Saturday 22 April 2023

The Writing Bug

 A Growing Addiction

Writing is one of those things that, for me at least, is highly addictive. When I first started writing about my travels, I would work feverishly to complete the text select the photographs as quickly as possible after my return.

Now, as the text for a typical trip has expanded to be anything up to 15,000 words, I find that I have to write it as I go. Or, at least write a first draft while it is fresh in my memory. I take my laptop and spend the hot African afternoons in the shade, writing a few hundred or, at most a few thousand words about the adventures of the day. When I return home, I read through this and make whatever corrections and changes that i feel it needs to be more coherent.

The thing is, though, once I'm finished, I'm left with this urge to write something else. Normally, I can push back against the urge and, after a few days it works out of my system and I can get on with other, more mundane everyday tasks. This year, however, I have not been able to do this.

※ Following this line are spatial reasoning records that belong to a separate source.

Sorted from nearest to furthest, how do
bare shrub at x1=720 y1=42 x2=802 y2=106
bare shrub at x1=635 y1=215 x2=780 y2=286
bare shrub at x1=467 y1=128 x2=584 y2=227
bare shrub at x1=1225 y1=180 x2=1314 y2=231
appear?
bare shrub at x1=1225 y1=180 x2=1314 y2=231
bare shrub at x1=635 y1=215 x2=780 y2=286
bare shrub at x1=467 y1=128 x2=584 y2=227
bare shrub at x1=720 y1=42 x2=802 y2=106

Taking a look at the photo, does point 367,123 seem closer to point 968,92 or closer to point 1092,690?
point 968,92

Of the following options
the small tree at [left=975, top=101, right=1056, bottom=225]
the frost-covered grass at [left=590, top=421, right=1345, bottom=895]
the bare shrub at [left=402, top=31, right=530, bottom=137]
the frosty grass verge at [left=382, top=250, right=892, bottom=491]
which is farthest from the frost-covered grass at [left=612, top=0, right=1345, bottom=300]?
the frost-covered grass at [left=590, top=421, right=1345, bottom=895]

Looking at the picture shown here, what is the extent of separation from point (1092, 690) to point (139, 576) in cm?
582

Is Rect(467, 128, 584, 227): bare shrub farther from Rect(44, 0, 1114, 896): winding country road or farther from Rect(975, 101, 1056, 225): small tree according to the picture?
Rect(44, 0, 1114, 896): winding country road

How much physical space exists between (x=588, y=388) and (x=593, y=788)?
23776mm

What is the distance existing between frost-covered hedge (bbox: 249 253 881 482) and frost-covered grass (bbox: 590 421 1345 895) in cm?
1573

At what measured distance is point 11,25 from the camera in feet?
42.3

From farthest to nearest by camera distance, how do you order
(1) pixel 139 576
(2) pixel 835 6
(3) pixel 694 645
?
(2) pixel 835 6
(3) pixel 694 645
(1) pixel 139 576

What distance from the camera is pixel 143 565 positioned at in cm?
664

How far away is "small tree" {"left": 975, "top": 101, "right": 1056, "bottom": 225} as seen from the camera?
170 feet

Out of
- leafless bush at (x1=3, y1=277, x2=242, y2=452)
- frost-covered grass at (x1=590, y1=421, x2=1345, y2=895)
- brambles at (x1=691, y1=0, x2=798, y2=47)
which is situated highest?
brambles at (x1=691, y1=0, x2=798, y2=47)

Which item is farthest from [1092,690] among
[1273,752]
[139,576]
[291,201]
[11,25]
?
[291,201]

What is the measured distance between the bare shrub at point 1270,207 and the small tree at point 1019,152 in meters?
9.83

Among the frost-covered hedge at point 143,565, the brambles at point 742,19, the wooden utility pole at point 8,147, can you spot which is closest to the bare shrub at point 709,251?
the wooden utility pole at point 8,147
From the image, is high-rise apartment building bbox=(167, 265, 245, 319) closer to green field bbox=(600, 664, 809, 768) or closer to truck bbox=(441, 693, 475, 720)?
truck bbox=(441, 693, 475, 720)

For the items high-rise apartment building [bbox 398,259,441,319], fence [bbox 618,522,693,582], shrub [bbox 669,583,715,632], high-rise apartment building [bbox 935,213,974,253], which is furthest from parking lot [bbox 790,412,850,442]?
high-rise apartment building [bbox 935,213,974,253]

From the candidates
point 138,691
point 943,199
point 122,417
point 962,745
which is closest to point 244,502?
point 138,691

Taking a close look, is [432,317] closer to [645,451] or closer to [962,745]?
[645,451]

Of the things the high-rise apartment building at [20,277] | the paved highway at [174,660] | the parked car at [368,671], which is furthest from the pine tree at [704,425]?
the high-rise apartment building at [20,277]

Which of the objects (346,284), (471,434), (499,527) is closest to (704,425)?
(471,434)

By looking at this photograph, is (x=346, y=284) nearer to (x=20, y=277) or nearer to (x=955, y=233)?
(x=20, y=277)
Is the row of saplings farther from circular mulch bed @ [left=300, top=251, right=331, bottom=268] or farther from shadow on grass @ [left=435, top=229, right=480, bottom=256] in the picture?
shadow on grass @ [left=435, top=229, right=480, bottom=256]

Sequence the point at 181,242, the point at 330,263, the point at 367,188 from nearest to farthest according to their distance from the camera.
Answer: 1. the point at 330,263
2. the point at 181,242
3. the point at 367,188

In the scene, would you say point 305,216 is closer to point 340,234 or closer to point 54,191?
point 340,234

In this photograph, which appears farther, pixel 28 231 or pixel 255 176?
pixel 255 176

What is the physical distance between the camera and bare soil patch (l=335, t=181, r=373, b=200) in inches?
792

Words, Words and More Words


Since I returned from Tanzania at the end of February, I've simply kept on writing, probably about 100,000 words so far, with no end in sight. I've written the book about my trip, both the coffee-table photobook and a smaller paperback version - they are both now published and available worldwide.

I've also written 'A Slice of Love', a deeply personal, frank, honest and explicit snapshot of probably the most important part of my life. I wrote it for myself, as a form of therapy, to help my ongoing need to rationalize and compartmentalize my thoughts and feelings. I couldn't settle until I had completed it, cover and all and had ordered a copy for myself. There will only ever be a single copy. I'll never order another and this one will stay in my publishing cabinet for the rest of my life. If someone happens to read it after I am gone, I think that'll be fine. The other person the book concerns will hopefully forgive me for my hubris and candour. I might tell him that I've written it when I next see him, giving him the option to have it left to him in my will.

I'm still not finished writing though. I'm trying to get out of my head that novel that I always thought I might have buried in there somewhere. It's a bit more difficult than biography - actually, a lot more difficult - and there might be still too much of me in it. It also might be a bit too graphically, erotically, explicitly gay, which limits any potential audience severely.

Whatever, I'm not stopping now and, If I don't like it at the end, I'll simply try again in a different genre. I've found something that I can do whenever I feel like it. I can pick up at any time and let go when I've had enough. It's equally taxing and relaxing and I think I love it.